No se trata de un libro “fácil” o
“amigable”, digamos, ni siquiera puesto en relación con otros títulos de su
autor. Las páginas son ante todo espacio en blanco, con textos ofrecidos a modo
de recorte “pegado” a la hoja (como si se sugiriese una edición facsimilar de
un libro-objeto creado artesanalmente por su autor) y con tipografía de máquina
de escribir electrónica, más ilustraciones (a cargo de Zsu Szkurka) que no necesariamente guardan una
relación descriptiva o secuencial con lo dicho desde el texto.

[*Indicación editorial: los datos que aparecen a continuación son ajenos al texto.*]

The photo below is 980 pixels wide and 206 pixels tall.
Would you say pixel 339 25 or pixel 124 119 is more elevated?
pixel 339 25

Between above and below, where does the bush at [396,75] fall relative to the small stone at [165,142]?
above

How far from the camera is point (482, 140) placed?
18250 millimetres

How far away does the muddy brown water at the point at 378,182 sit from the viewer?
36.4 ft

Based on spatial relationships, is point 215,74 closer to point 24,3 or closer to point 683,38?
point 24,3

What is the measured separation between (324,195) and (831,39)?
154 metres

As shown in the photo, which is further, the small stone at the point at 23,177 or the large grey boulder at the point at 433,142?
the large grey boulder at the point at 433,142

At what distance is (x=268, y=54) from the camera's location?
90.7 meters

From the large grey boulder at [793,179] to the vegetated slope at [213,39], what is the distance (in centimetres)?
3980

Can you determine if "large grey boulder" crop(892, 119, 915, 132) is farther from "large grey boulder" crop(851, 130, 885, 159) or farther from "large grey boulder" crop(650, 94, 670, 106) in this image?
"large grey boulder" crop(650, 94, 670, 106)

Sería un lugar
común mencionar a Mallarmé, pero dado que el libro vuelve sobre el tema del
silencio y la nada y ofrece, de paso, una marcada densidad metaliteraria o
incluso metalingüística, acaso valga la pena retomar la idea del texto como
constelación y del recorte contra el blanco (o negro) de la página en tanto
maneras de construir sentido, de ofrecer una suerte de empozamiento de lo no
dicho.
Hay
también, un poco a la manera del ineludible Un
coup de dés, de Mallarmé, cierta no-linealidad vuelta visible, lo que
obliga a la relectura paciente e invita a ese “unir los puntos” del que hablaba
más arriba (por ejemplo, lo que leemos en la página 5 se conecta fácilmente con
lo que aparece en la 39, la 82 y la 99, además de que ofrece una “explicación”
a lo narrado entre las páginas 15 y 38). Aparecen así figuras diversas, como
por ejemplo la que vincula lo dicho y dibujado en las páginas cuyos textos
comienzan por variantes de “es horroroso” (p.36), “era horripilante”, (p.37),
“es tremebundo” (p.38) y “es terrible” (p.39).
Quizá podría hablarse, también apelando a
un lugar común, de un “modelo para armar” o, mejor, de una suerte de poliedro
de muchas facetas, no todas ellas visibles de manera inmediata, que no
terminamos de resolver en una figura que podamos intuir con facilidad (aunque
se siente a todo momento un “sentido” de revelación inminente, una dispersión o
alivio de la extrañeza). Lo estrictamente narrativo aparece como una de esas
facetas, sin que podamos atribuirle una centralidad o una función de núcleo o
de atractor. Eso no quiere decir que no se “cuente” algo, por cierto, y a la
historia del asado con Fogwill se vincula el relato –seguramente tomado de los sadiths del Islam, en particular de los
libros Sunan Abu Dawud y Sahi al-Bukhari– de una gran matanza de
perros demandada por el profeta Mohammed, de una mujer demente que vive en los
Andes y cría salukis y de la horrible manera en que la “profecía” de Fogwill
terminó por cumplirse. Esa construcción de sentido, de hecho, es también
tematizada en el libro, y cristaliza en la página 39, donde leemos “es terrible
constatar también que otorgarle al que escribe el nombre de escritor permite que se tenga la
sensación de encontrarse frente a alguien que puede ser entendido”.
En última instancia podría pensarse
El perro de Fogwill como una historia
de fantasmas desmontada y ensamblada de manera misteriosa. Su efecto de
lectura, además, no es para nada ajeno al del horror.